获取详情页链接时,我们制定了回调函数,parse_item,那么接下来就要在函数里面提取我们想要得到的数据了.代码其实很见到,就是利用了xpath来提取自己想要拿到的数据,xpath不熟悉的小伙伴可以去网上找一下教程学一下,下面放代码:

  def parse_item(self, response):
      # 实例化item对象
      item = ZhiyoujiItem()

      # 使用xpath提取数据

      # 公司名称
      item['name'] = response.xpath('//*[@id="companyH1"]/a/text()').extract_first()
      # 浏览量
      item['views'] = response.xpath('//div[@class="grade cfix sbox"]/div[1]/text()').extract_first().split(u'人')[0].strip()

      """
          有些公司的详情页面没有图片
          所以页面的结构有些不同
      """
      # 公司性质
      try:
          item['type'] = response.xpath('//div[@class="cfix fs16"]/dl/dd[1]/text()').extract_first().split('/')[0]
      except:
          item['type'] = response.xpath('//*[@id="cmp-intro"]/div/div/dl/dd[1]/text()').extract_first().split('/')[0]

      # 公司规模
      try:
          item['size'] = response.xpath('//div[@class="cfix fs16"]/dl/dd[1]/text()').extract_first().split('/')[1]
      except:
          item['size'] = response.xpath('//*[@id="cmp-intro"]/div/div/dl/dd[1]/text()').extract_first().split('/')[1]

      # 行业
      item['industry'] = response.xpath('//dd[@class="comInd"]/a[1]/text()').extract_first()
      # 公司简称
      item['abbreviation'] = response.xpath('//dl[@class="j-edit hasVist dlli mb10"]/dd[3]/text()').extract_first()
      # 公司信息
      item['info'] = ''.join(response.xpath('//*[@id="textShowMore"]/text()').extract())
      # 好评度
      item['praise'] = response.xpath('//div[@class="swf-contA"]/div/h3/text()').extract_first()
      # 薪资区间
      item['salary_range'] = response.xpath('//div[@class="swf-contB"]/div/h3/text()').extract_first()
      # 公司产品
      item['products'] = response.xpath('//div[@class="mb5"]/a/text()').extract()

      # 融资情况
      data_list = []
      node_list = response.xpath('//div[5]/ul/li')
      for node in node_list:
          temp = {}
          # 融资日期
          temp['date'] = node.xpath('./span[1]/text()').extract_first()
          # 融资状态
          temp['status'] = node.xpath('./h3/text()').extract_first()
          # 融资金额
          temp['sum'] = node.xpath('./span[2]/text()').extract_first()
          # 投资方
          temp['investors'] = node.xpath('./span[3]/text()').extract_first()
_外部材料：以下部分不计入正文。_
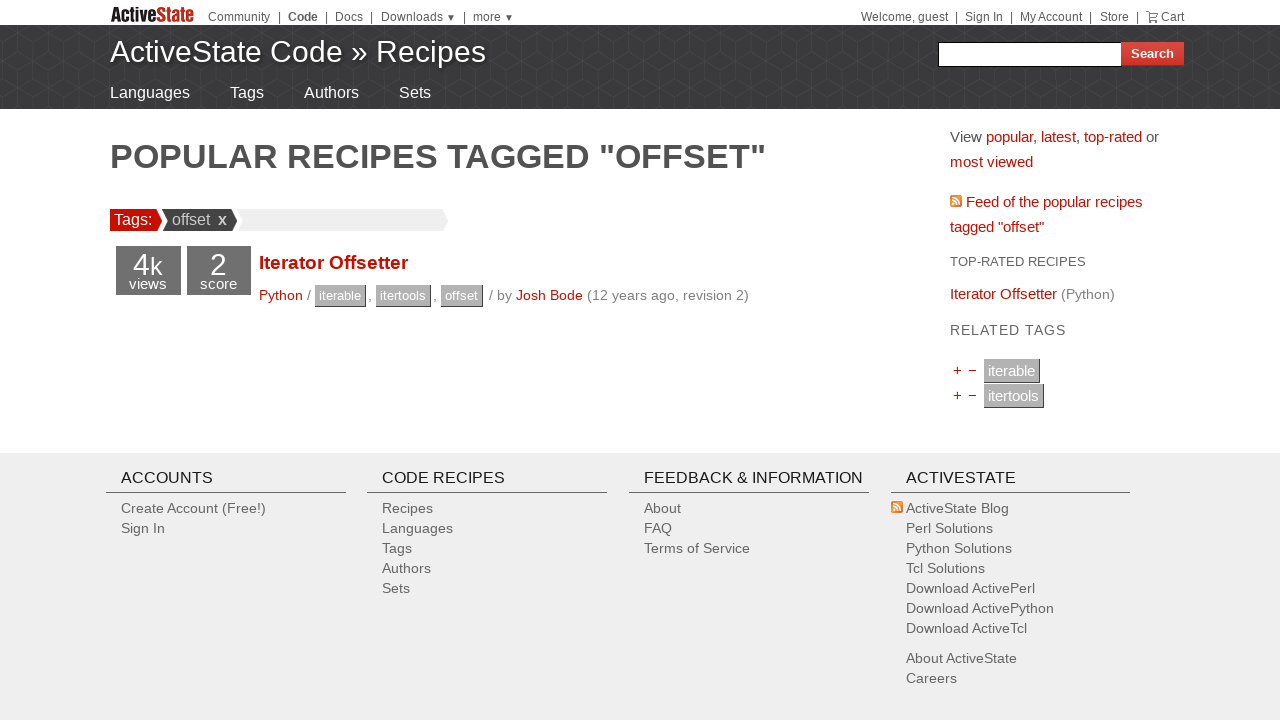

--- FILE ---
content_type: text/plain
request_url: https://c.6sc.co/?m=1
body_size: -2
content:
6suuid=8aaa37170d4b0000d7c37f69d1020000eee20e00

--- FILE ---
content_type: text/plain
request_url: https://c.6sc.co/?m=1
body_size: -2
content:
6suuid=8aaa37170d4b0000d7c37f69d1020000eee20e00

--- FILE ---
content_type: text/plain
request_url: https://c.6sc.co/?m=1
body_size: -2
content:
6suuid=8aaa37170d4b0000d7c37f69d1020000eee20e00

--- FILE ---
content_type: text/plain
request_url: https://c.6sc.co/?m=1
body_size: -2
content:
6suuid=8aaa37170d4b0000d7c37f69d1020000eee20e00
          data_list.append(temp)

      item['financing_situation'] = data_list

      # 公司排名
      data_list = []
      node_list = response.xpath('//div[@class="fs18 honor-box"]/div')
      for node in node_list:
          temp = {}

          key = node.xpath('./a/text()').extract_first()
          temp[key] = int(node.xpath('./span[2]/text()').extract_first())
          data_list.append(temp)

      item['rank'] = data_list

      # 公司地址
      item['address'] = response.xpath('//dl[@class="dlli fs16"]/dd[1]/text()').extract_first()
      # 公司网址
      item['website'] = response.xpath('//dl[@class="dlli fs16"]/dd[2]/a/text()').extract_first()
      # 联系方式
      item['contact'] = response.xpath('//div[@class="j-shower1 dn"]/dd/text()').extract_first()
      # qq号码
      item['qq'] = response.xpath('//dd[@class="cfix"]/span/text()').extract_first()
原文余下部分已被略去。